When things broke, they broke in ways AI couldn't fix. Codex would get stuck on a bug for 20+ hours. I'm not exaggerating. I would go to sleep, wake up, and it would still be spinning, trying increasingly absurd approaches to the same problem. What worked was me stepping in: stop, make a minimal repro, add it to the test suite, trace step by step. That usually solved it within an hour. The suite grew from 10 to 38 tests over the month, each one there because something broke and I made sure it couldn't break the same way again. The worst bugs were miscompiles. A function returns the wrong value after obfuscation, and Claude suggests plausible fixes that are wrong because it doesn't understand nsw versus nuw flags on an add, or how opaque pointers changed GEP semantics in LLVM 17+. Those were always me reading LLVM source and tracing IR by hand.

What I'd change

The VM interpreter is generated per-module. Ten source files means ten interpreters, which bloats binary size. A shared interpreter with per-module bytecode tables would work better for real projects.

The test suite grew from bugs I hit, which means it only covers failure modes I've already seen. Fuzzing the obfuscator with random LLVM IR would catch edge cases faster than waiting to stumble into them.

Some of the passes need evaluation against real reverse engineers, not just Revenant. I'd want to put obfuscated binaries in front of people who do this for a living and see what they actually struggle with versus what they cut through in minutes.

And the Codex workflow needs guardrails. Letting it spin for 20 hours is a waste. Something that detects "this agent has been trying the same fix for two hours" and forces a pause would have saved me a lot of babysitting.

What I learned

The gap between "this compiles" and "this compiles correctly" is massive in compiler work. A pass that silently miscompiles one edge case in a thousand is worse than one that crashes. I spent more time on correctness testing than on any individual feature.

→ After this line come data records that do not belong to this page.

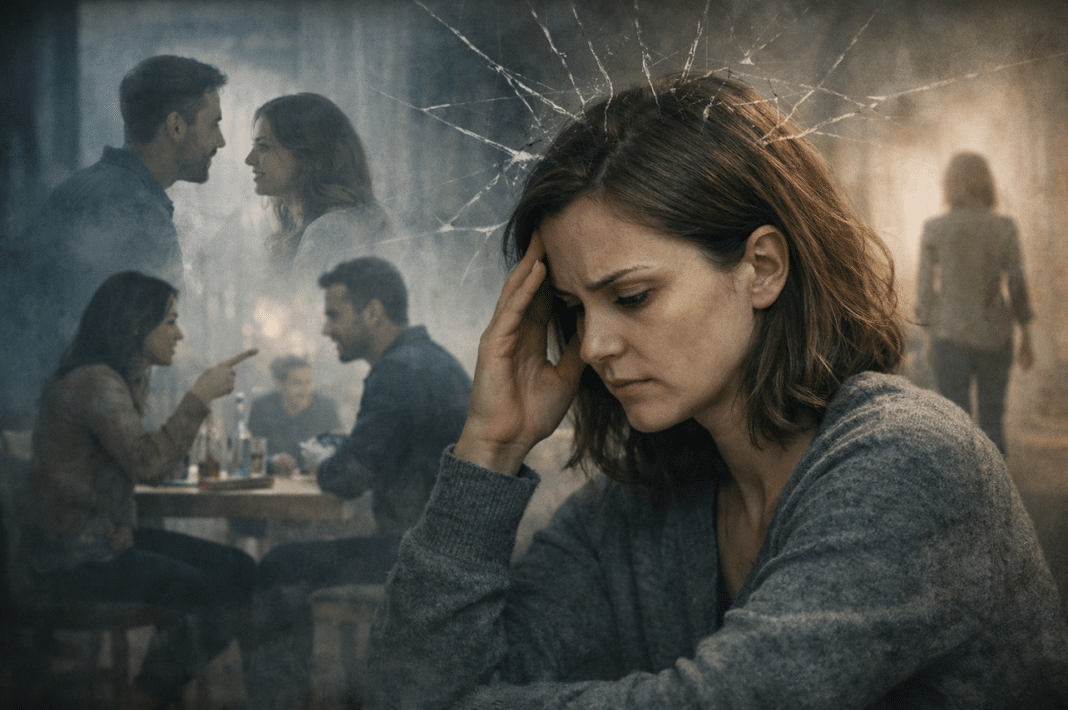 İlişkilerde Tetiklenen Beyin: Şemaların Nöropsikolojisi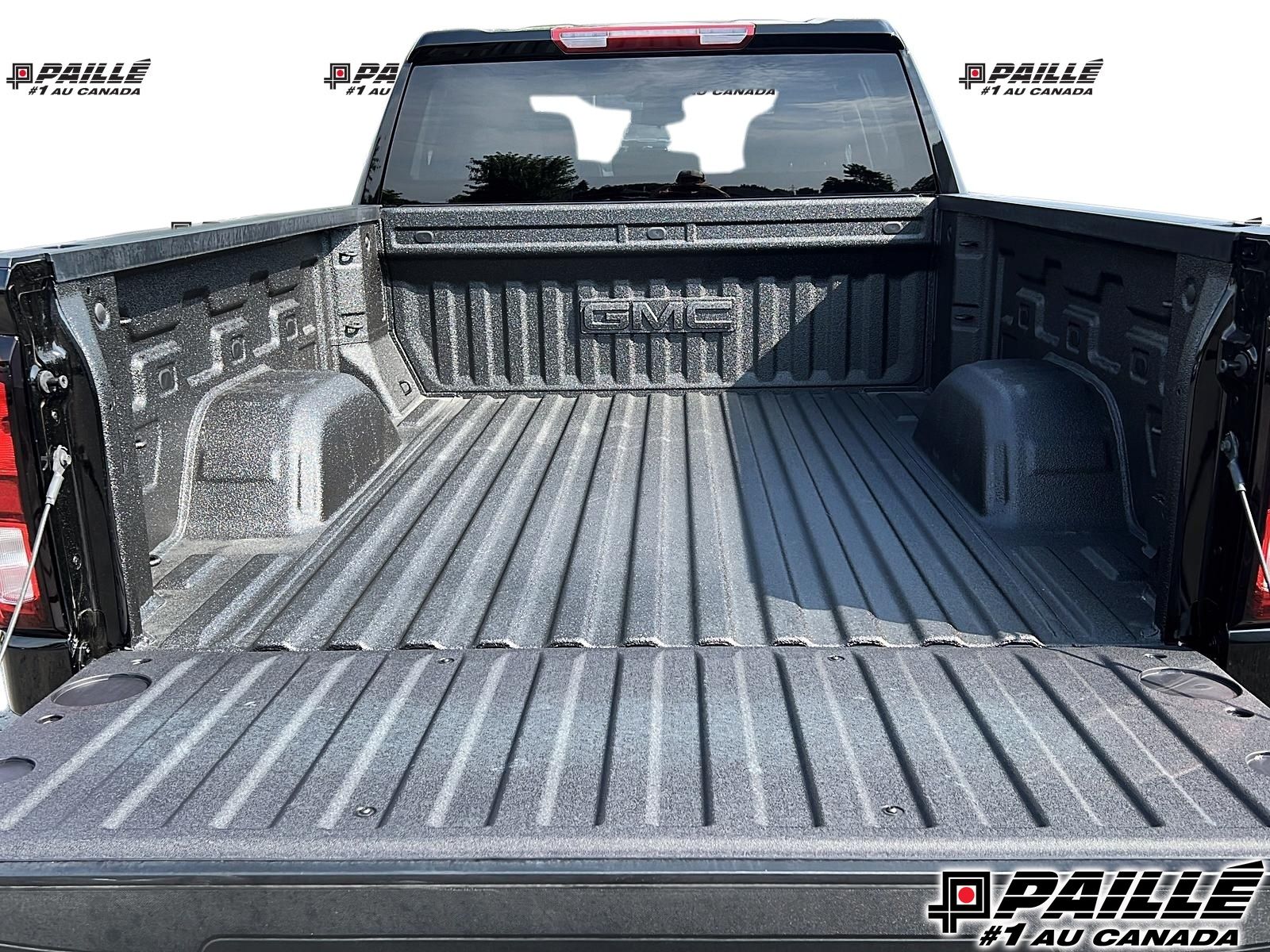 GMC Sierra 1500  2025 à Berthierville, Québec
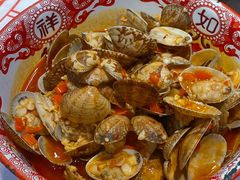 -饶福记·南昌烧烤大排档(九龙湖土著店)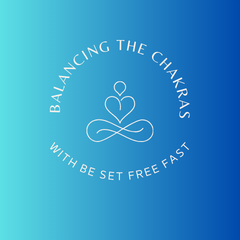 BSFF and Balancing the Chakras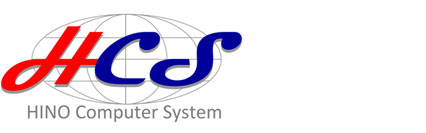 日野コンピューターシステム株式会社のロゴ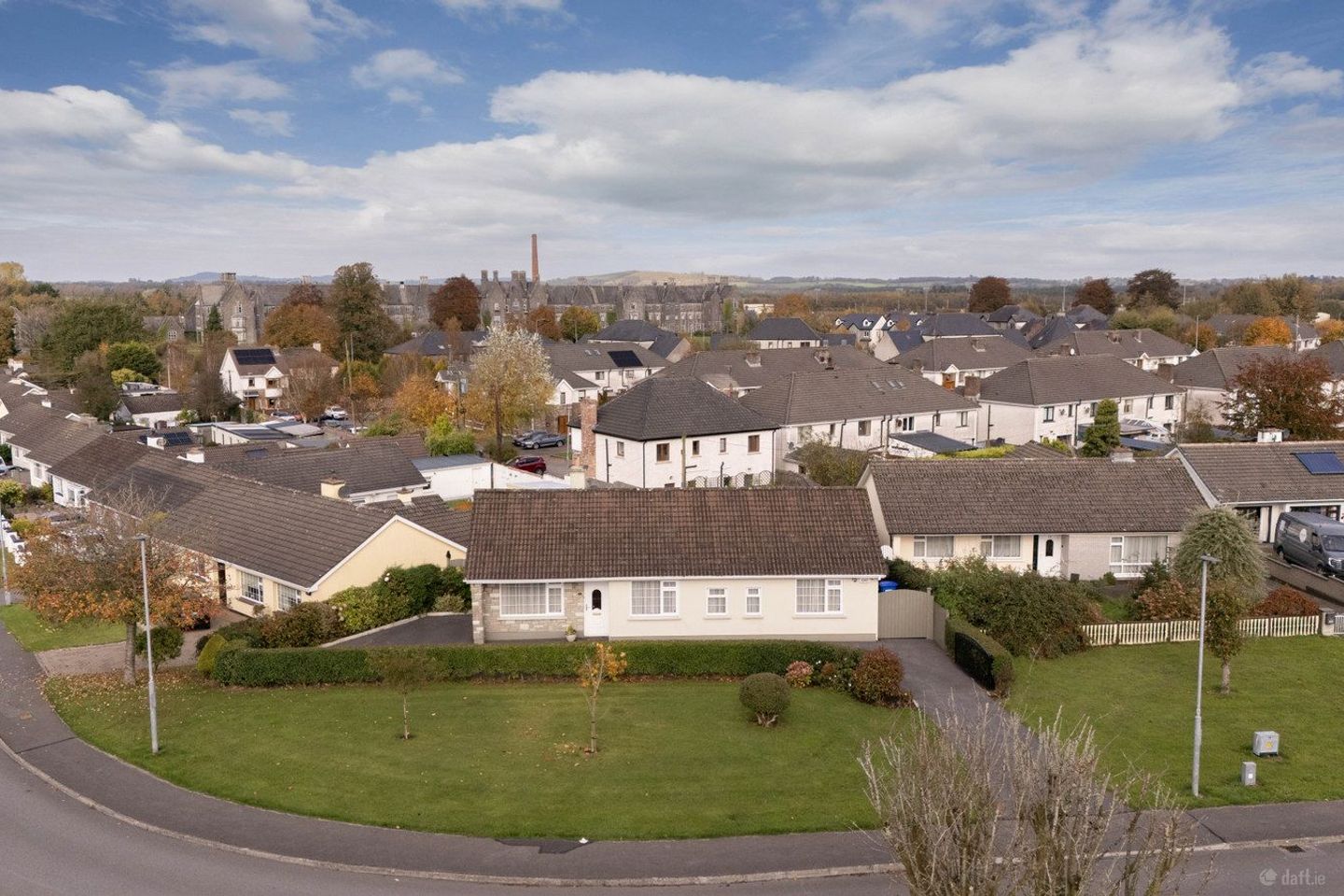 10 Great Oaks, Mullingar, Mullingar, Co. Westmeath, N91E3H5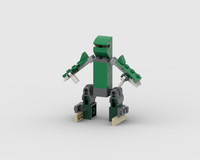 31058 Robot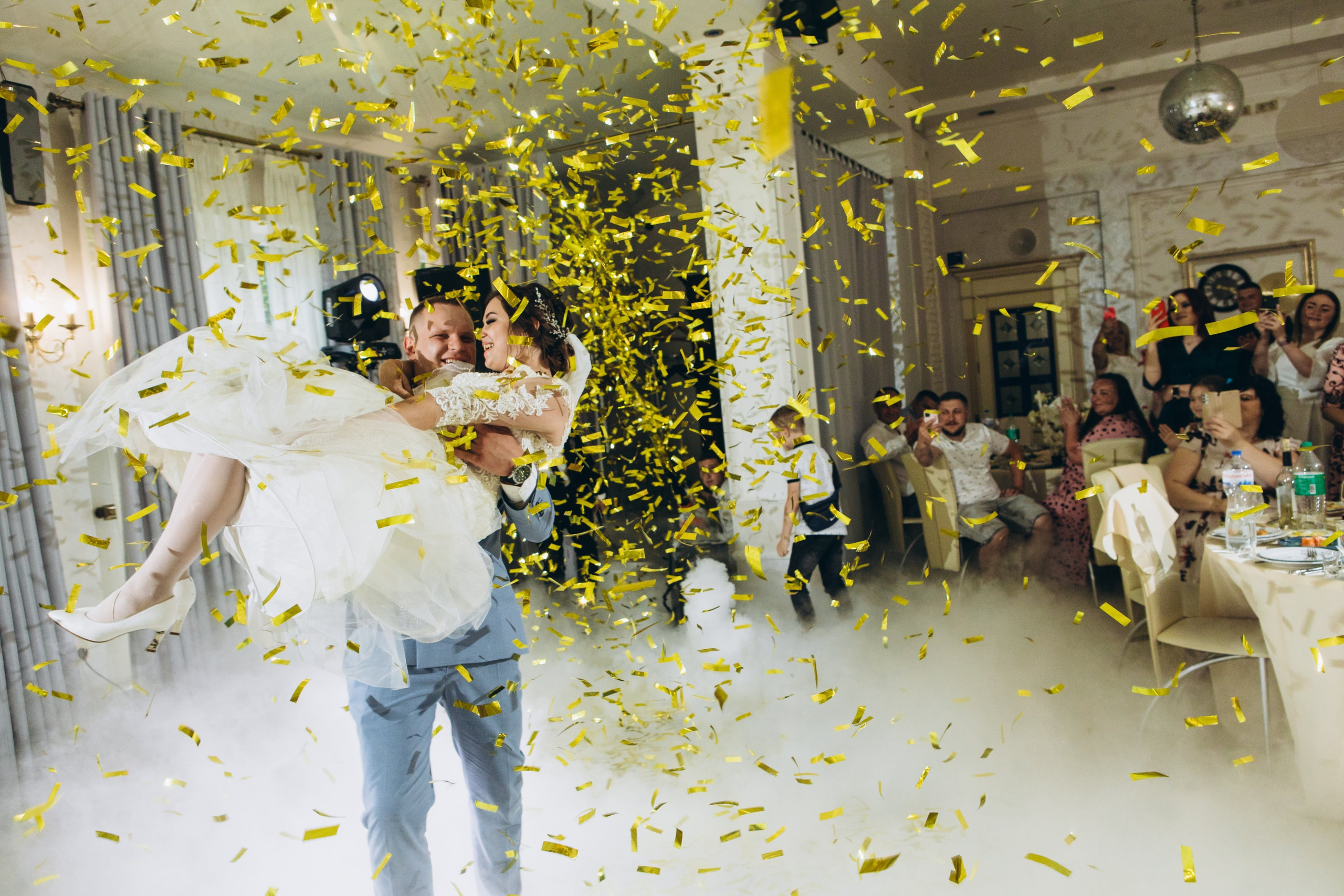 10.06 V&P. Весільний фотограф Влад Костюк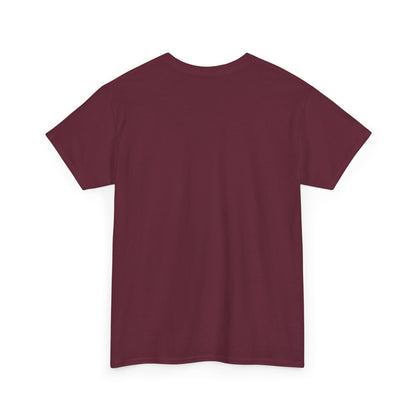 Labor Day T-Shirt – Unisex Heavy Cotton USA Tee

Feistel networks are underrated. Simple, invertible, parameterizable. I used them in three places (flattening dispatch, VM bytecode encoding, VM register encoding) and they worked in all of them.

The bigger takeaway is about how to use AI on a project like this. I didn't write most of the code. I didn't even come up with all of the design. What I did was set up a process where AI built things, AI attacked those things, and I was the person who watched it all and knew when to change direction. Most of the time that meant letting it run. Sometimes it meant telling Codex to stop and start over. That's a different kind of work than what I expected going in, and I think it's closer to what a lot of engineering is going to look like soon.

Source is at github.com/dannyisbad/kilij.